— Start Page —

# Snowbird help



## Cheifrob (Jan 31, 2015)

Just purchased a 7010-0 need help finding out what belts it takes. Thanks in advance. Yardman Snowbird.


----------



## Normex (Feb 21, 2014)

Bump as it was getting way behind.


----------



## UNDERTAKER (Dec 30, 2013)

ANY HOW ALOHA from the frozen TUNDRA.


----------



## Big Ed (Feb 10, 2013)

This should be in the Snow Bird forum can a mod move it?
More Bird members will see it?

Model 7010-0 24" 6hp - known produced 1967 - 1968
That is from the sscotsman's site (a mod here)
Snowbird Snowblowers

Do you have the old belts yet? 
Measure them up and buy replacements?
The manuals don't give anything but a part number.
The closest manual I can find for yours (this is for a 7010-1) is in here,
https://groups.yahoo.com/neo/groups/SnowBirdSnowblowers/info
It is a Pdf I can't link it here I don't know how?

Are you signed onto yahoo?
Go there and sign up on the Snow Bird group, then click files it is in there.

You could ask in there to, but you might get the same answer.
You might just have to take measurements and match them up.
Sorry, I can't help you anymore with the right belts.


Scot?
Steely Tim?

Can you guys help more?


----------



## sscotsman (Dec 8, 2010)

Thread moved to the Snowbird forum..

Chief,
I have a .pdf of the 7010-1 owners manual, send me an email to:
sscotsman at yahoo dot com
and I will email you back a copy.

im not sure what the differences are between a 7010-0 and a 7010-1, but they are probably very minor, its likely most things are the same..

the 7010-1 manual lists two belts:

1651-45 Belt "V" (special)
and
40041 Belt "V" (special)

I dont know what "special" refers to..
but googling those numbers does bring up current belts:

Amazon.com: 1651-45 YARD-MAN Replacement Belt: Industrial & Scientific


http://www.amazon.com/Yardman-Industrial-Vbelt-V-Belt-40041/dp/B00DHM89I8


and they are available from other places too..google:
1651-45 Belt
40041 Belt

It seems those numbers are Yardman specific, so most google hits seem to be for yardman belts.

those are *probably* the belts that will fit your machine..
I would be 90% confidant, but we cant be 100% confidant yet,
because we dont know how the 7010-0 and the 7010-1 differ..
I will look around for a 7010-0 manual..

Scot


----------

— End Page —
— Start Dataset —

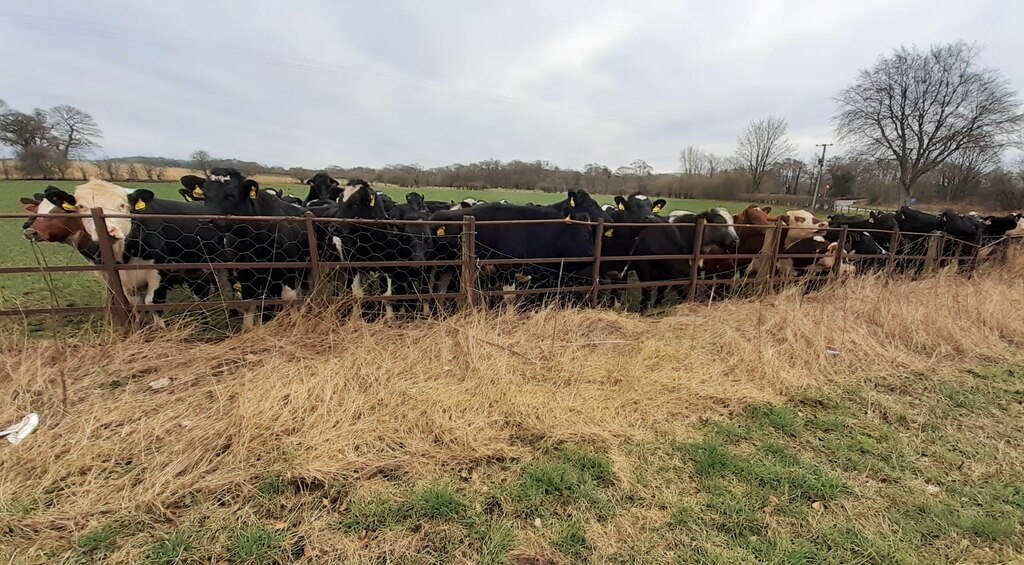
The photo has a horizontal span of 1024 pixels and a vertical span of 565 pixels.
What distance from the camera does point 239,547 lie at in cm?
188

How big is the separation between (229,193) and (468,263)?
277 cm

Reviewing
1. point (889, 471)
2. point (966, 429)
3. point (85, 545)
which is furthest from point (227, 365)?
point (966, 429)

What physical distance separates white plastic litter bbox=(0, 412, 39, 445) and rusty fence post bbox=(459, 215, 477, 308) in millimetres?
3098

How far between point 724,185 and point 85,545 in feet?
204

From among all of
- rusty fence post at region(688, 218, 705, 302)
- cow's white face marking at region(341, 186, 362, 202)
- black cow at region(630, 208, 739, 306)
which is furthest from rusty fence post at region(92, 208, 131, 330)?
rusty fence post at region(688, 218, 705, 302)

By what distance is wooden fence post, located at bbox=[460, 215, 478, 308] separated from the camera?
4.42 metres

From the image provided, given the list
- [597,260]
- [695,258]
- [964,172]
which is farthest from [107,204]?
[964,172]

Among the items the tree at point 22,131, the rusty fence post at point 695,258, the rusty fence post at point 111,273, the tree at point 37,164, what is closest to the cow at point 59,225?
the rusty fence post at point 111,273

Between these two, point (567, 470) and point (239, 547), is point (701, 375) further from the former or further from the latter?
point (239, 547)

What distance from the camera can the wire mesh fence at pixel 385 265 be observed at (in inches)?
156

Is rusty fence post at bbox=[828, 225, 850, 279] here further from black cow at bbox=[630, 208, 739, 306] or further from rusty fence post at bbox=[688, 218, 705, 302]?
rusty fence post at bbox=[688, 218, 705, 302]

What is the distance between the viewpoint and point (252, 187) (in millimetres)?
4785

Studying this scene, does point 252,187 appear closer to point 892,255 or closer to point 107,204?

— End Dataset —
— Start Dataset —

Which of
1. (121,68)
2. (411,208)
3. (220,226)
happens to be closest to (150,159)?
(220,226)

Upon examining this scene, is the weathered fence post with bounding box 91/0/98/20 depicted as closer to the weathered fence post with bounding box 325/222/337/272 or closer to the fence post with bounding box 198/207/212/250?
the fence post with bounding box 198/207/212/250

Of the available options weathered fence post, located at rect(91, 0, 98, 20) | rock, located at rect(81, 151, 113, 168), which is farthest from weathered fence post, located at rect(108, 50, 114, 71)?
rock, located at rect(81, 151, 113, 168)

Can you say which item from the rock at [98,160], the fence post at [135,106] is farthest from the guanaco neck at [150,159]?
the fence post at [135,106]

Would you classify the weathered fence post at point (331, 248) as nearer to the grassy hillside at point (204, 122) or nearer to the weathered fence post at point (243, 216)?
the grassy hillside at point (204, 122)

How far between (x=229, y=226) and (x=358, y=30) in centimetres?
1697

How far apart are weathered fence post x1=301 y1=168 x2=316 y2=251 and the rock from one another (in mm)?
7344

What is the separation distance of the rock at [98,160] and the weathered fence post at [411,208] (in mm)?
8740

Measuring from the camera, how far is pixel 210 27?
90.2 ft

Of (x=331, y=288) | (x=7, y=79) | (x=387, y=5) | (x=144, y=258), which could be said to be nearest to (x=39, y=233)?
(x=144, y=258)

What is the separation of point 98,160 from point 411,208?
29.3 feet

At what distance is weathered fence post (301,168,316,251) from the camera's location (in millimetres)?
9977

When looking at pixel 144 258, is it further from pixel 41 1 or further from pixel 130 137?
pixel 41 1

— End Dataset —

■ **Exercise instructions**:
• a. Print the stretch of the snowblower belt thread from "Thread moved to" through "are the same..".
• b. Rewrite the stretch of the listing from the line containing "How far between point" through the line containing "Studying this scene, does", swapping "black cow" for "dark cow" and leaving everything else unchanged. Return only those lines.

■ **Task responses**:
• a.
Thread moved to the Snowbird forum..

Chief,
I have a .pdf of the 7010-1 owners manual, send me an email to:
sscotsman at yahoo dot com
and I will email you back a copy.

im not sure what the differences are between a 7010-0 and a 7010-1, but they are probably very minor, its likely most things are the same..

• b.
How far between point 724,185 and point 85,545 in feet?
204

From among all of
- rusty fence post at region(688, 218, 705, 302)
- cow's white face marking at region(341, 186, 362, 202)
- dark cow at region(630, 208, 739, 306)
which is furthest from rusty fence post at region(92, 208, 131, 330)?
rusty fence post at region(688, 218, 705, 302)

By what distance is wooden fence post, located at bbox=[460, 215, 478, 308] separated from the camera?
4.42 metres

From the image provided, given the list
- [597,260]
- [695,258]
- [964,172]
which is farthest from [107,204]?
[964,172]

Among the items the tree at point 22,131, the rusty fence post at point 695,258, the rusty fence post at point 111,273, the tree at point 37,164, what is closest to the cow at point 59,225?
the rusty fence post at point 111,273

Between these two, point (567, 470) and point (239, 547), is point (701, 375) further from the former or further from the latter?
point (239, 547)

What distance from the camera can the wire mesh fence at pixel 385 265 be observed at (in inches)?
156

Is rusty fence post at bbox=[828, 225, 850, 279] here further from dark cow at bbox=[630, 208, 739, 306] or further from rusty fence post at bbox=[688, 218, 705, 302]?
rusty fence post at bbox=[688, 218, 705, 302]

What is the distance between the viewpoint and point (252, 187) (in millimetres)?
4785

Studying this scene, does point 252,187 appear closer to point 892,255 or closer to point 107,204?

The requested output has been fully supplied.